Private capital’s surprisingly sluggish year prompts rethink


“It’s taking longer to get fundraisings done. Investors are moving slower, everyone is a bit more cautious.”

Fundraising is the lifeblood of any asset manager. Without new funds, there are no new bullets to buy the next batch of turnarounds/corporate carve-outs/growth equity deals, fewer secondary buyers for already private capital-owned assets and, having fought so hard to tell their story for more than a decade, risk losing relevance with asset allocators and chief investment officers.

Australian private capital’s fundraising slowdown was felt across PE and VC. Within the industry, it looks like an adjustment period.

Big investors needed time to get their heads around the interest rate environment, curbing or slowing down new commitments to what are typically 10-year, closed-ended funds, while some of the offshore asset allocation houses have recalibrated portfolios.

From the outside, it looks like a healthy slowdown.

At $10 billion in new funds raised, last year was still better than five years ago and double a decade ago, albeit well down on the gangbuster 2022 and 2021. The fundraising slowdown also matched a deal slowdown.

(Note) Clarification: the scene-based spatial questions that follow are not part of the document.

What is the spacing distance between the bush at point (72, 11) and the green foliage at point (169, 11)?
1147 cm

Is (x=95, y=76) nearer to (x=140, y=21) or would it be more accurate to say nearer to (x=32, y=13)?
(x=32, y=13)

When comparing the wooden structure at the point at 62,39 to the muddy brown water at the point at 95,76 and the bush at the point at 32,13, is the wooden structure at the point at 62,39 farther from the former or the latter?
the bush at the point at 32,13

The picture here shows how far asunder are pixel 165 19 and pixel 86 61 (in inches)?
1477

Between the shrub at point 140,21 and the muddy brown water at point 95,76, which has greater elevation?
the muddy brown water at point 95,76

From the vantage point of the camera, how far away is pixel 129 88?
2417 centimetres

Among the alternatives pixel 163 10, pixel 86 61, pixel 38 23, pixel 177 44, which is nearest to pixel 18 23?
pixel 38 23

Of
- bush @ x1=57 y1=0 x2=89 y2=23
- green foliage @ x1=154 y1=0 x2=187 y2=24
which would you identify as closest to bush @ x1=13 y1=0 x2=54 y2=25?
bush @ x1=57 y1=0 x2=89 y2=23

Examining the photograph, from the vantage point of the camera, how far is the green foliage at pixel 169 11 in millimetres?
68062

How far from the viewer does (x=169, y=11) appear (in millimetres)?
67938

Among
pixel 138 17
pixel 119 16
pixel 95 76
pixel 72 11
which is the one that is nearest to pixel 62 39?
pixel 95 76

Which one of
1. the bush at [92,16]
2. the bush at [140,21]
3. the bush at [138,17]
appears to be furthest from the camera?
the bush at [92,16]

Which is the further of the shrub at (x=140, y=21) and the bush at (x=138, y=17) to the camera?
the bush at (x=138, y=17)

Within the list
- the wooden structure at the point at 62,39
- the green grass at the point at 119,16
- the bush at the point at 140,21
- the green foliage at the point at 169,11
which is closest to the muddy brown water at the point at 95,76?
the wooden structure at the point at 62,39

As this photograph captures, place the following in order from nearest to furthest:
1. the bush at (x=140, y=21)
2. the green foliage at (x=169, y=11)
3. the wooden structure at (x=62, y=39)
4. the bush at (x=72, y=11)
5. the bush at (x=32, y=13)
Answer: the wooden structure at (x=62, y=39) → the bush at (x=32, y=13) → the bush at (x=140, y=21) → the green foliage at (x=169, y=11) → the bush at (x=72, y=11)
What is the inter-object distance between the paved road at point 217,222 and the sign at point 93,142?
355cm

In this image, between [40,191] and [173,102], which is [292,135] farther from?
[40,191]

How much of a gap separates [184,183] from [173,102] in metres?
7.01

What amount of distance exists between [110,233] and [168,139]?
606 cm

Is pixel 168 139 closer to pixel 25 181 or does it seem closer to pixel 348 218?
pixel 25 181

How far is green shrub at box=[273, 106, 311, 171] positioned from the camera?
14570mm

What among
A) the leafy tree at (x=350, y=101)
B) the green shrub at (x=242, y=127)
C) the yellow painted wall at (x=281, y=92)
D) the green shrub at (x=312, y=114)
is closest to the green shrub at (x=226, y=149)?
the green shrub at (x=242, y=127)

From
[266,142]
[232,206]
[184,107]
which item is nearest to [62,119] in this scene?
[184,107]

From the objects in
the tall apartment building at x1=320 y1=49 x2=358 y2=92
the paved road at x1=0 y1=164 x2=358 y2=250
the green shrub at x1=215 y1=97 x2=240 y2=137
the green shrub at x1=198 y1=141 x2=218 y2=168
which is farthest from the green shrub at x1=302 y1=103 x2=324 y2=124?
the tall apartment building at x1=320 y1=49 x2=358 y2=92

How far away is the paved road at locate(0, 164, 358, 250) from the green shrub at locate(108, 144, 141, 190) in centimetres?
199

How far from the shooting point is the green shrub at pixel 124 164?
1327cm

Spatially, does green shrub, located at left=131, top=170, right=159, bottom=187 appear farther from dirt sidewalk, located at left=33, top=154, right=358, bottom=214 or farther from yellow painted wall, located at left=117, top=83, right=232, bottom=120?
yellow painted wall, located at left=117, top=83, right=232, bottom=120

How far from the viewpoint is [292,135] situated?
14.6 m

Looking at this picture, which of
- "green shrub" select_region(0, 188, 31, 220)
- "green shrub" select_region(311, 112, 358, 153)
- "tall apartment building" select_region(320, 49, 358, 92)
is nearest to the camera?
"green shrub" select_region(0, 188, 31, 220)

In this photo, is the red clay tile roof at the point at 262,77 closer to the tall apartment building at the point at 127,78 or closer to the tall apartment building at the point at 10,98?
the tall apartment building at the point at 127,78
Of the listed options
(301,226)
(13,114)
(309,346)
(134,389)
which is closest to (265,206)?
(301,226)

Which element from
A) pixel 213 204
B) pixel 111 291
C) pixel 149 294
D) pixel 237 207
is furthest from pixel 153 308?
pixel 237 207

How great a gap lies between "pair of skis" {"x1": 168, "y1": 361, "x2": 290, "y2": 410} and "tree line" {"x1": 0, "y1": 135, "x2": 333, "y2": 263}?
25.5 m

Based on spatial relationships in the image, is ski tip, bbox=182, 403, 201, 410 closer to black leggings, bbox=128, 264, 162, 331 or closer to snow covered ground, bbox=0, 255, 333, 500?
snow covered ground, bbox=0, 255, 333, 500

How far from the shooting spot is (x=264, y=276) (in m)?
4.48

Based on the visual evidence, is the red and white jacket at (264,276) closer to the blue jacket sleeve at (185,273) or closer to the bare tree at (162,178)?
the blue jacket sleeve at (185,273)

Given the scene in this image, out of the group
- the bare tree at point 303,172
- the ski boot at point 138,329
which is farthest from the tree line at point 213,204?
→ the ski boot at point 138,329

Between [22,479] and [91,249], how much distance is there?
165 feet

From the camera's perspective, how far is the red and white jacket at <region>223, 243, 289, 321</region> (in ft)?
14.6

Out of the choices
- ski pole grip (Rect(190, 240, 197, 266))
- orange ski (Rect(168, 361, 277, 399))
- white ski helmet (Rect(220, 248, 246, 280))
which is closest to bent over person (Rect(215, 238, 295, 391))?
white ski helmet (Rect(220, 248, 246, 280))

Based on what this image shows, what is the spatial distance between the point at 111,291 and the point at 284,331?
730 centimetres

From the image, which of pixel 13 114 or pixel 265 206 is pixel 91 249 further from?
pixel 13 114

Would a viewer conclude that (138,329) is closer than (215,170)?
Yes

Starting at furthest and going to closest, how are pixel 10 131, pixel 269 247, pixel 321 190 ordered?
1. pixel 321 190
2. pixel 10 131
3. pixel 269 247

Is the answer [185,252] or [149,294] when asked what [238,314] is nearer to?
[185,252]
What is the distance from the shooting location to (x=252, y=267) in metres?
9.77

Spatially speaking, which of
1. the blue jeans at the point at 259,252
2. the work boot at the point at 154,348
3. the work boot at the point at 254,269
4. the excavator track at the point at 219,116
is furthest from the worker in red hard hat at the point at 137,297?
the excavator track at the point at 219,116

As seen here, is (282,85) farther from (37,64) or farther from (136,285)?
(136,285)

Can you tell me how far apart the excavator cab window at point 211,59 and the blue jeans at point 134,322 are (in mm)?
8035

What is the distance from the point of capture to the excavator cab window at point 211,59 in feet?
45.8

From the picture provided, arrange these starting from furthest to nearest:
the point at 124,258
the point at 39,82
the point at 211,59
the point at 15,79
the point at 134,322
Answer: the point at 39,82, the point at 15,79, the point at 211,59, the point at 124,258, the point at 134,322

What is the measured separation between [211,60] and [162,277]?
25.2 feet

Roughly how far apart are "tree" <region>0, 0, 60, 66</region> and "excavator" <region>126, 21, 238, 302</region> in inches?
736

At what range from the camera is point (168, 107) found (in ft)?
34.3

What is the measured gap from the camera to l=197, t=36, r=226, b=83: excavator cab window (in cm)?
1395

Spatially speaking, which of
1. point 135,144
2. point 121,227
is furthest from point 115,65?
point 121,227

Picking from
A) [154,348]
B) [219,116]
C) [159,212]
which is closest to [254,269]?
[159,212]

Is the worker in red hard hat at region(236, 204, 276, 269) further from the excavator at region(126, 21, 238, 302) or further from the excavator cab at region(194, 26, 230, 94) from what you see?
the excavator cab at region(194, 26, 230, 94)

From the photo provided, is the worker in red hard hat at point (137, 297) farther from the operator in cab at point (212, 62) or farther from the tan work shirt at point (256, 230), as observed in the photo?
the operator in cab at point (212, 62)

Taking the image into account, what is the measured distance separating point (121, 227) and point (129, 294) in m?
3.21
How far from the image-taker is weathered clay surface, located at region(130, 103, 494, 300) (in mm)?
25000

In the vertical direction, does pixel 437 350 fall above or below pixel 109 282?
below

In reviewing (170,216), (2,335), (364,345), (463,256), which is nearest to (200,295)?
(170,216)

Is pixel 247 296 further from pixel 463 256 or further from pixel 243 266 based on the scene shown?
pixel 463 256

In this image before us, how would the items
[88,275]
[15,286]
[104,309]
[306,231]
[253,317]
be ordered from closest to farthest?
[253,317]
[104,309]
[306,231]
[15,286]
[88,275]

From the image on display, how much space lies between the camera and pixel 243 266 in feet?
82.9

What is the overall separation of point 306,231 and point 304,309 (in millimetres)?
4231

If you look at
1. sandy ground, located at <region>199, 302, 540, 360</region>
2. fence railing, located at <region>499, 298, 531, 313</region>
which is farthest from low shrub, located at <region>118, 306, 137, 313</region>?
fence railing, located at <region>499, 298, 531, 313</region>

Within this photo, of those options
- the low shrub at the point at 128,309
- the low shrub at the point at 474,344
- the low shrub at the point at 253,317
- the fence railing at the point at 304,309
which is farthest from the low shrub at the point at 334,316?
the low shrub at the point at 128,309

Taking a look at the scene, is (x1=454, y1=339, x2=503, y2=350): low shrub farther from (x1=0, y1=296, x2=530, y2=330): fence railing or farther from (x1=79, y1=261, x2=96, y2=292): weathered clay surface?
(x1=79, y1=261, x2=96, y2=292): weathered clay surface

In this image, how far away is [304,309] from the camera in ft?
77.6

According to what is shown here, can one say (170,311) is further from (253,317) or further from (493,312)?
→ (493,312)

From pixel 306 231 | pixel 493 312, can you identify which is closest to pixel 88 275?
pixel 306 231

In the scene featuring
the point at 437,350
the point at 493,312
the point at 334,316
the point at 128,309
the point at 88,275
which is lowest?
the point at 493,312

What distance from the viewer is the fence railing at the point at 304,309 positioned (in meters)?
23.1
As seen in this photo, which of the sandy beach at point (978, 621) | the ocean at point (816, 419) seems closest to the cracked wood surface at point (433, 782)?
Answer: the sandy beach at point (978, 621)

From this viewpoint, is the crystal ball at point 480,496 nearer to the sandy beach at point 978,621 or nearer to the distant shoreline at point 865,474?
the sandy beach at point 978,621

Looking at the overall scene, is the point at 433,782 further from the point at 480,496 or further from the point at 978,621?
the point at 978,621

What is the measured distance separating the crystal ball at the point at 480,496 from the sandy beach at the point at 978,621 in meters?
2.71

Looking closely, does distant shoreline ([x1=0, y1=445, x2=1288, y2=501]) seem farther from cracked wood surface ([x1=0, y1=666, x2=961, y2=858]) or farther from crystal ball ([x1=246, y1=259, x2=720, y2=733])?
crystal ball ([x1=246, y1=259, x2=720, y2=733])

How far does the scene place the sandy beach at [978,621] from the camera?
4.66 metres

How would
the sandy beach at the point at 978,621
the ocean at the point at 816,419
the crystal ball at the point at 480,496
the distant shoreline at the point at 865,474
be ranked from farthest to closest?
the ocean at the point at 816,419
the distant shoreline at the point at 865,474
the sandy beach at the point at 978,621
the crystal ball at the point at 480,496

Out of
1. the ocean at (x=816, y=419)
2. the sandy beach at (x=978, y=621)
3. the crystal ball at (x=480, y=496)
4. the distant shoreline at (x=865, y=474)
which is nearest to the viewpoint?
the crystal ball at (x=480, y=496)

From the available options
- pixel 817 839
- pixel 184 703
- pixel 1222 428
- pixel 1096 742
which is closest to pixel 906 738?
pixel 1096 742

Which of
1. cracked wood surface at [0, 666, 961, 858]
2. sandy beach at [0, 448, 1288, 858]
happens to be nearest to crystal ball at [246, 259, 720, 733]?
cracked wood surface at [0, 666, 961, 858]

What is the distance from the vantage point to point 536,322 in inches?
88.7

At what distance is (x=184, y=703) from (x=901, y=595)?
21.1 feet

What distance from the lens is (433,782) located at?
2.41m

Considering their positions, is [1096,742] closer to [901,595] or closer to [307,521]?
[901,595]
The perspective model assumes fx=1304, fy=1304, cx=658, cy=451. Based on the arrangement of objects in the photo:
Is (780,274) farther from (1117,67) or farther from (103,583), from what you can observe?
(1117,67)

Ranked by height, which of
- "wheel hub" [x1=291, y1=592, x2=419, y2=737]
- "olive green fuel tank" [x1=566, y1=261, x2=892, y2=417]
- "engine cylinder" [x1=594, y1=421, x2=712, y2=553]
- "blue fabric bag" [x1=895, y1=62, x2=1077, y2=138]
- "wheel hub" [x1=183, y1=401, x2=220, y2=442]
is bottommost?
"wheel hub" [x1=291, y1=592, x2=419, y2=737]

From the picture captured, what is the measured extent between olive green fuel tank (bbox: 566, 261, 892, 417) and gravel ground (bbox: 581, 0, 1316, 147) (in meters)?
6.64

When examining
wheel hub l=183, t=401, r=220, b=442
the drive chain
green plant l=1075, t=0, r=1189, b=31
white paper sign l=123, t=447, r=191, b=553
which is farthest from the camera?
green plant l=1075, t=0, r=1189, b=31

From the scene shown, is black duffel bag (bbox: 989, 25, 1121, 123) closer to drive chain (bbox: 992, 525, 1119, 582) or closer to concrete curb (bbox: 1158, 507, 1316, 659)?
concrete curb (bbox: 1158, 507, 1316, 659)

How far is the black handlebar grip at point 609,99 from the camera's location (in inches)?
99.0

The tougher times should remove some of the exuberance and make the industry more resilient in the long term. If it delays one or two new fancy office refurbishments, so be it. It should make PE and VC firms, their investors and the investment banks and law firms that have set up big practices to serve their constant deal turnover, more sustainable.

Chester Moynihan’s Allegro Funds typically raises a new fund every few years. Oscar Colman

While investors will stew on interest rates and other factors, the main thing is returns. Whatever the asset class, investors need to make money.

The private capital industry will tell them that Australia-focused funds raised last decade made 14 per cent (on a net IRR basis) – which makes them No. 2 to Asia (14.5 per cent) and inline with North American funds.

Those returns, and the lower volatility than listed markets, are a strong tailwind, and help explain why more and more offshore PE managers are setting up investment teams in Australia.

Moynihan’s Allegro will be back on the fundraising trail soon enough. It picked up $750 million in the good times in 2021-22 and has invested some of that capital in Scyne Advisory, Slater + Gordon, Camp Australia and Kiwi petrol station owner Gull.

“As a specialist Australia-based fund, we get a lot of inbound interest,” he says.

When Allegro does hit the market, it is sure to consider the emerging high net-worth and family office honeypot that has opened up via the likes of wealth managers Crestone and Morgan Stanley. These firms have started bundling up clients and putting them into PE and VC funds, including for Australian managers.

Mike Zimmerman’s VC firm Main Sequence has a new $400 million-plus fund.  Dominic Lorrimer

Mike Zimmerman, a partner at Main Sequence Ventures, saw that first hand. His firm, which invests in deep-tech ventures mostly out of universities, tapped wealth managers, Australian superannuation funds, the government (via the Department of Education) and even Japan’s Daiwa Securities to raise more than $400 million for a new fund in recent months.

He says the big traditional investors are being “more thoughtful” and “backing existing managers and dealing less with new funds”.

Once again, Zimmerman says the main thing is being able to make money. And in his game, that means backing globally relevant companies.

“[Investors] want to see how companies are tracking globally – are they incredible players, can they get follow-on capital from other people, and are they global leaders ultimately in what they’re doing,” he says.

Main Sequence’s portfolio includes sustainable food analytics group Regrow, quantum computing tech business Q-CTRL, and the Gold Coast’s Gilmour Space.